◆ Reading passage:
============

As AI takes off, humans will struggle to remain "in the loop" of production and decision-making. This is one of Nick Land's core insights, that the darwinian dynamics of economic competition will both help the development of more and more capable AI/cybernetic systems, but also necessitate that they be given more and more autonomy in order to better compete in the market economy. With China pushing the United States into a new era of great power competition, the prospect of successful government containment of the AI revolution is doubtful. Whether or not humans are nominally in charge of the hyper-economy of AI agents, (AI?) corporations, and automated software and hardware development, the real power will be in the hands of the market and the AIs participating therein.

============

◆ Questions:
[A] In the passage on AI autonomy, replace "doubtful" with "unlikely" and write out the stretch from "As AI takes" through "AIs participating therein.".
[B] Decide whether each statement agrees with the passage on AI autonomy, answering yes or no and quoting the words that settle it: (i) Nick Land holds that economic competition will require AI systems to receive more autonomy. (ii) Government containment of the AI revolution is expected to succeed. (iii) Real power will remain with humans as long as they are nominally in charge.
The rows play no part in this work.

============

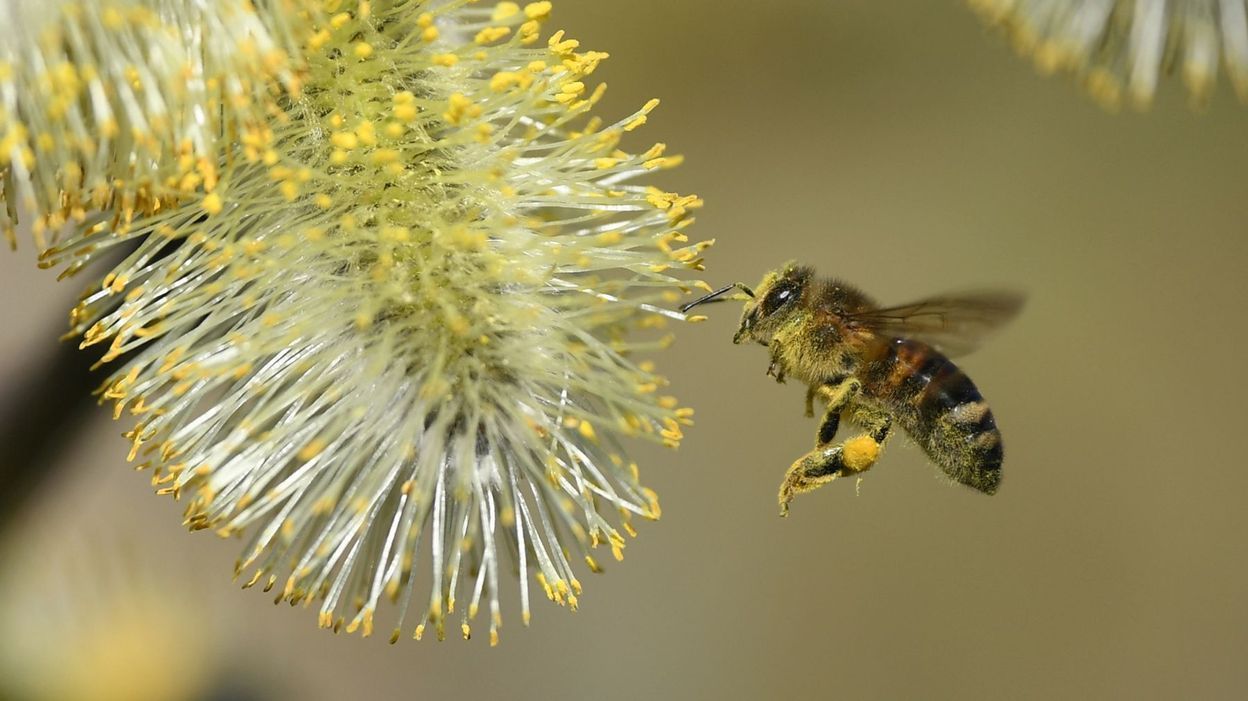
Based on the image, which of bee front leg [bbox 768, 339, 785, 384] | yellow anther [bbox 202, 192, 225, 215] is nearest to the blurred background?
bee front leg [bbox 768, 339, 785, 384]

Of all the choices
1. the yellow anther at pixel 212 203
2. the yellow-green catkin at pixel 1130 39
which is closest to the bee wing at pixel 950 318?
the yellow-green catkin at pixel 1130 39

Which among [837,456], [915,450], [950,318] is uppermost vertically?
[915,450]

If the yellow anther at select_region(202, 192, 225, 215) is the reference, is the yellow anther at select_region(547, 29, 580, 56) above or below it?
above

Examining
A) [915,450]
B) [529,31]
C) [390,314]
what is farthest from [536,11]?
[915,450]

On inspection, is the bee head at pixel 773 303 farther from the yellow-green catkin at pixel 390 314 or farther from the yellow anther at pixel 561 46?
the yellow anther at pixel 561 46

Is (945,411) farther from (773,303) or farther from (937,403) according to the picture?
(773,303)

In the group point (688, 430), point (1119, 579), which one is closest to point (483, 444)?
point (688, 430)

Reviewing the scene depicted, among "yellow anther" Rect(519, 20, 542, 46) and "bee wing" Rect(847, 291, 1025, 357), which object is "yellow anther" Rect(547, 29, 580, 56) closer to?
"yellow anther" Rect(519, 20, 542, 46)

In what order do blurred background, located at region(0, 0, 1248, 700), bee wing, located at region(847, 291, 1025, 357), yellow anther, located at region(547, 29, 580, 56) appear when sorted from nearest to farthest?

============

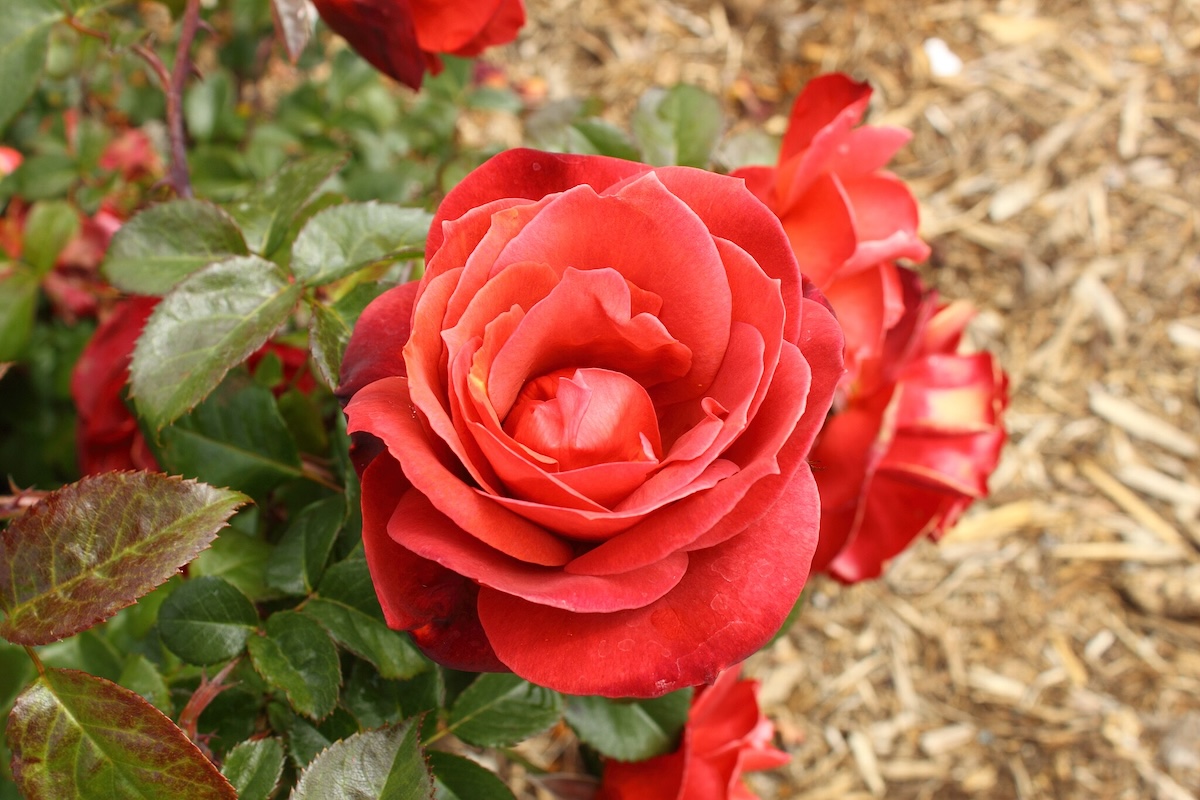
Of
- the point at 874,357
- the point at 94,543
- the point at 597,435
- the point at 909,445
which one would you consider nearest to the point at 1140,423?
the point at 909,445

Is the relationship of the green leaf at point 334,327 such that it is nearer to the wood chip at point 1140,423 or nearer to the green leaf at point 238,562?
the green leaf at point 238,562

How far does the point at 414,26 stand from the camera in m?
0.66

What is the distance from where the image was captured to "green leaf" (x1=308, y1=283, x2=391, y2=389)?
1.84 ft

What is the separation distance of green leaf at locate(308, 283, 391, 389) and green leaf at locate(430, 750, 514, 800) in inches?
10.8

============

◆ Exercise results:
[A]
As AI takes off, humans will struggle to remain "in the loop" of production and decision-making. This is one of Nick Land's core insights, that the darwinian dynamics of economic competition will both help the development of more and more capable AI/cybernetic systems, but also necessitate that they be given more and more autonomy in order to better compete in the market economy. With China pushing the United States into a new era of great power competition, the prospect of successful government containment of the AI revolution is unlikely. Whether or not humans are nominally in charge of the hyper-economy of AI agents, (AI?) corporations, and automated software and hardware development, the real power will be in the hands of the market and the AIs participating therein.

[B]
(i) Yes: "necessitate that they be given more and more autonomy in order to better compete in the market economy"
(ii) No: "the prospect of successful government containment of the AI revolution is doubtful"
(iii) No: "the real power will be in the hands of the market and the AIs participating therein"